### EXTRACTED ENTRIES

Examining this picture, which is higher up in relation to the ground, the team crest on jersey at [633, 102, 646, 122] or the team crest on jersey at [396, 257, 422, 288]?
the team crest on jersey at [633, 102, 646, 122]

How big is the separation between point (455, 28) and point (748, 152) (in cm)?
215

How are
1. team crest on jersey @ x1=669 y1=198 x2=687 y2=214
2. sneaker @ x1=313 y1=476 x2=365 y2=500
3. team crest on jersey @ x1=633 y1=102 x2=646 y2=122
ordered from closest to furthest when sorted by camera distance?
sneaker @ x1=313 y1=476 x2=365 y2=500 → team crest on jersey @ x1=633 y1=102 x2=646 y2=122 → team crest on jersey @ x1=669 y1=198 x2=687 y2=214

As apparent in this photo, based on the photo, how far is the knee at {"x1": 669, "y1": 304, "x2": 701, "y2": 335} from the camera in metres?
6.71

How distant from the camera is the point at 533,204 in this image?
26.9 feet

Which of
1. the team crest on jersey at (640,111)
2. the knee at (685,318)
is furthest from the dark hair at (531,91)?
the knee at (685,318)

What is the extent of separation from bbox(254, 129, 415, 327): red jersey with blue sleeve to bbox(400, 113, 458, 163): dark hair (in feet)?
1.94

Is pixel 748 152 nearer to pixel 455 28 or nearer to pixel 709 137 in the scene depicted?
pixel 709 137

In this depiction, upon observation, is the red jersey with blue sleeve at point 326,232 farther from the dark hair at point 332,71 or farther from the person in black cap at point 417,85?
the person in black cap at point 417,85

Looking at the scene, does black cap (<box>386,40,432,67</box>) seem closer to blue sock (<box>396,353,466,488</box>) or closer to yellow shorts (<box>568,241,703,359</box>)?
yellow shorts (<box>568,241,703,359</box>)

######
### EXTRACTED ENTRIES

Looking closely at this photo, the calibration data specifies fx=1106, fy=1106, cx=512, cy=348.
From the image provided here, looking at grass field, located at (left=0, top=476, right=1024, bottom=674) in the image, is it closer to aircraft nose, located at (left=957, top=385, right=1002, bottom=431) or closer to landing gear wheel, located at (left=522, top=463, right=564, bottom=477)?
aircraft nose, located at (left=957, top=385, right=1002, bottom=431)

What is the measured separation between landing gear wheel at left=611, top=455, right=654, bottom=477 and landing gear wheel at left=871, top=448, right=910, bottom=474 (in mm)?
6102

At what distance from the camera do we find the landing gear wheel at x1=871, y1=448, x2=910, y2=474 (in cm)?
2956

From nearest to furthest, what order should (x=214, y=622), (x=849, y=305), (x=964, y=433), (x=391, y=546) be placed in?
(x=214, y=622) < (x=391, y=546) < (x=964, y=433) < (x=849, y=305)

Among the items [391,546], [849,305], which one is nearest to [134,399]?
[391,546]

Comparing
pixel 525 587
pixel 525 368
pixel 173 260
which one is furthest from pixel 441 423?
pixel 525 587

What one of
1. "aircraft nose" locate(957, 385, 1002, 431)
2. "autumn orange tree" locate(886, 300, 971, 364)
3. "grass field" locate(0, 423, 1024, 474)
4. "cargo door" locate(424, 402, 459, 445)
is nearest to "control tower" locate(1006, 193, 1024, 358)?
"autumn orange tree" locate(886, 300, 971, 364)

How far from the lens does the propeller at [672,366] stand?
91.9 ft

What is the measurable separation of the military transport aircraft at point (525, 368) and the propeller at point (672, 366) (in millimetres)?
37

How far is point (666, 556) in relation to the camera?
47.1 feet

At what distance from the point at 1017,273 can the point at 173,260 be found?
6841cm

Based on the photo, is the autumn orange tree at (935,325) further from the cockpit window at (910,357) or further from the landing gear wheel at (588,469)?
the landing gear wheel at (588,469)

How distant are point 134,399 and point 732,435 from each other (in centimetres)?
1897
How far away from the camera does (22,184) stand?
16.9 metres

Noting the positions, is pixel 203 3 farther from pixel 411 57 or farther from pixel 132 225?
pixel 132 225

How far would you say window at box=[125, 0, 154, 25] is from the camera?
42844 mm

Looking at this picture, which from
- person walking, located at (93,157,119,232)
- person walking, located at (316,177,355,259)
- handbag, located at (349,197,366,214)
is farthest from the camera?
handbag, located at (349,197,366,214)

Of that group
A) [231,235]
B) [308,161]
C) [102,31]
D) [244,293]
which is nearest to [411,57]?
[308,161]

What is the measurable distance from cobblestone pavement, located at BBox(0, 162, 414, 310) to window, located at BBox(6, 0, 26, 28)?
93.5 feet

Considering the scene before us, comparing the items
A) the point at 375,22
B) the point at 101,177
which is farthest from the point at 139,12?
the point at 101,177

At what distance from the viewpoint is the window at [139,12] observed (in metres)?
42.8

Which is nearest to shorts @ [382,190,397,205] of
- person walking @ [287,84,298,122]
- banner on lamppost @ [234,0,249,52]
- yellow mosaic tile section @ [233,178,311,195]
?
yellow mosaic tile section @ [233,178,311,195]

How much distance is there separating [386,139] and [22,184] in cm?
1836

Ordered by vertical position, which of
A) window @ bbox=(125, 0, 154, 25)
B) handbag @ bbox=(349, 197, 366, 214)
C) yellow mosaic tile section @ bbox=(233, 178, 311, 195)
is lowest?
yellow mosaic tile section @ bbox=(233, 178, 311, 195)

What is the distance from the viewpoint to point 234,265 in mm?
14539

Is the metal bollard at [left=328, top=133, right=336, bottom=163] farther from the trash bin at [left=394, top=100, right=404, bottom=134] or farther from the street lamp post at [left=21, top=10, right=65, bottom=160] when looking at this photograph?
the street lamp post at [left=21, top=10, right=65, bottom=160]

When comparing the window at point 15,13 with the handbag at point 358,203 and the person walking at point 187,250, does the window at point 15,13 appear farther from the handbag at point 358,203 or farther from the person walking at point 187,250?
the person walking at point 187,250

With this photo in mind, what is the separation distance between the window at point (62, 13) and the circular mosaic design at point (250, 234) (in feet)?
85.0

######
### EXTRACTED ENTRIES

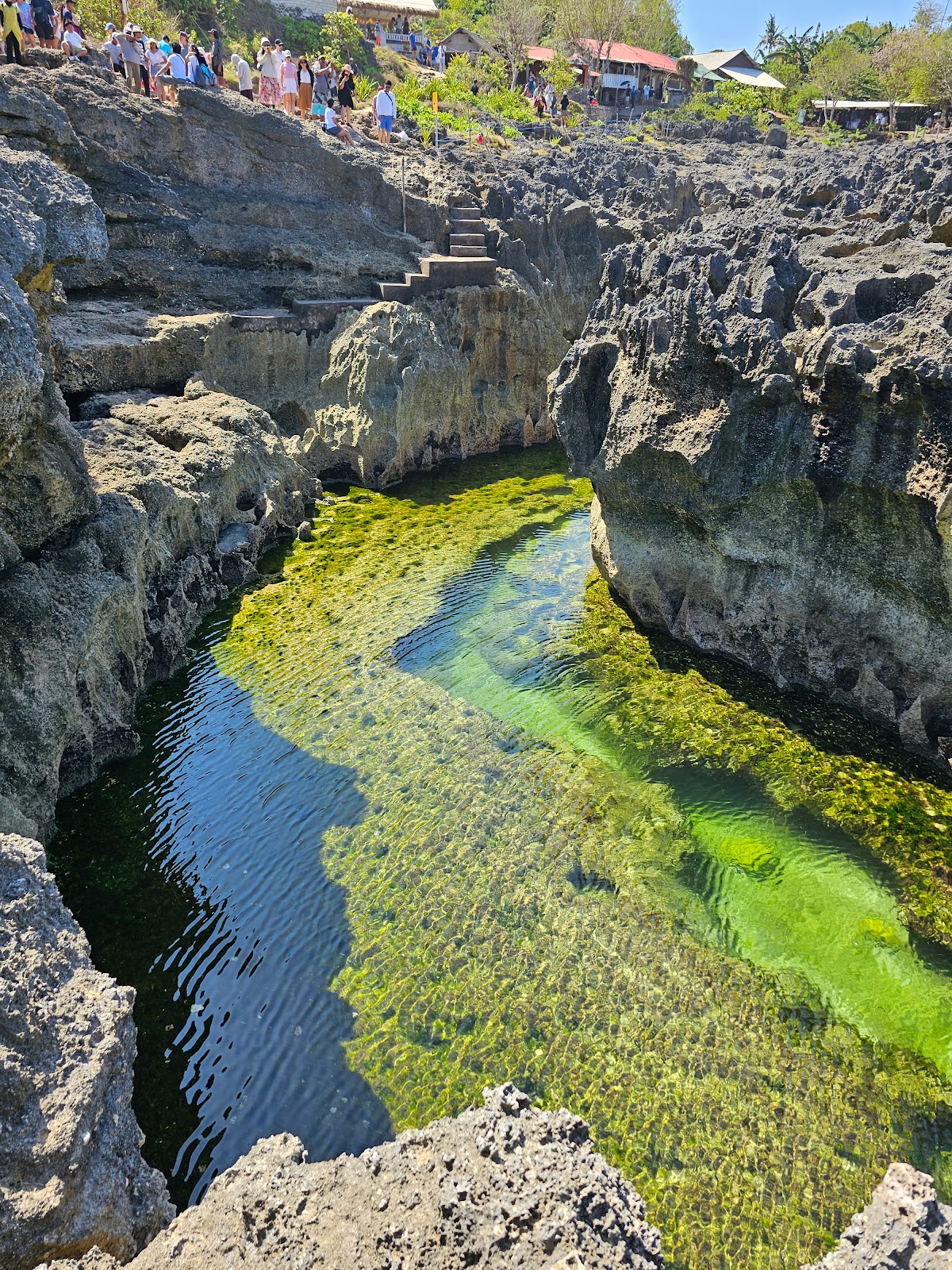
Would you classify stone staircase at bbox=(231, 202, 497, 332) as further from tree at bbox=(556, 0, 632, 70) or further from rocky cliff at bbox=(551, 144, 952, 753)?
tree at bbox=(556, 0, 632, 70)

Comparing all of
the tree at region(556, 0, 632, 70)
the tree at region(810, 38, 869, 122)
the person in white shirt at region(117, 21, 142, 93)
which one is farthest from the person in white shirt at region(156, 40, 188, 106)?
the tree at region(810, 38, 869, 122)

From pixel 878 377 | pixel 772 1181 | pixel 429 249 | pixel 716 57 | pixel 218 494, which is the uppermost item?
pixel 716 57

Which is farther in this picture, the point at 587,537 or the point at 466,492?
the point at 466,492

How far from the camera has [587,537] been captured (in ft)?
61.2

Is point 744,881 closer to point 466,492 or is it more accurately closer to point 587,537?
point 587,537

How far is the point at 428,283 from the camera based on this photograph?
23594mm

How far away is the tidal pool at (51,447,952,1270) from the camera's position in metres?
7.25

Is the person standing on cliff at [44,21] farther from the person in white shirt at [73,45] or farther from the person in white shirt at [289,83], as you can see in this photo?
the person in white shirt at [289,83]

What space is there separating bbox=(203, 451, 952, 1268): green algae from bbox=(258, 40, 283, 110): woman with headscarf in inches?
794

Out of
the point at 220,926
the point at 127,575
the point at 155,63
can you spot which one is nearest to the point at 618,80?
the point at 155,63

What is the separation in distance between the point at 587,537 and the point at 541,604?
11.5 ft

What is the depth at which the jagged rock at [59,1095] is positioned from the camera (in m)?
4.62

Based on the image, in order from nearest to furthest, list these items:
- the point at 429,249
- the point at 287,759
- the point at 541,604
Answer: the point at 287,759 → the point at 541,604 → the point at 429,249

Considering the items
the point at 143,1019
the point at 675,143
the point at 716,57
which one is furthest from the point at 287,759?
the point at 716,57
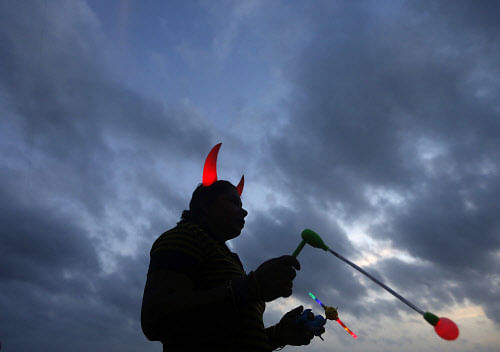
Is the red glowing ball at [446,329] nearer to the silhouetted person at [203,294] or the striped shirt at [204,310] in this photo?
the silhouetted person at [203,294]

######

WHAT TO DO:
List each line of the listing above that contains the word "silhouetted". Uppercase and lowercase letters count as different.

ANSWER TO THIS PROBLEM:
Is the red glowing ball at [446,329] nearer to the silhouetted person at [203,294] or the striped shirt at [204,310] in this photo?
the silhouetted person at [203,294]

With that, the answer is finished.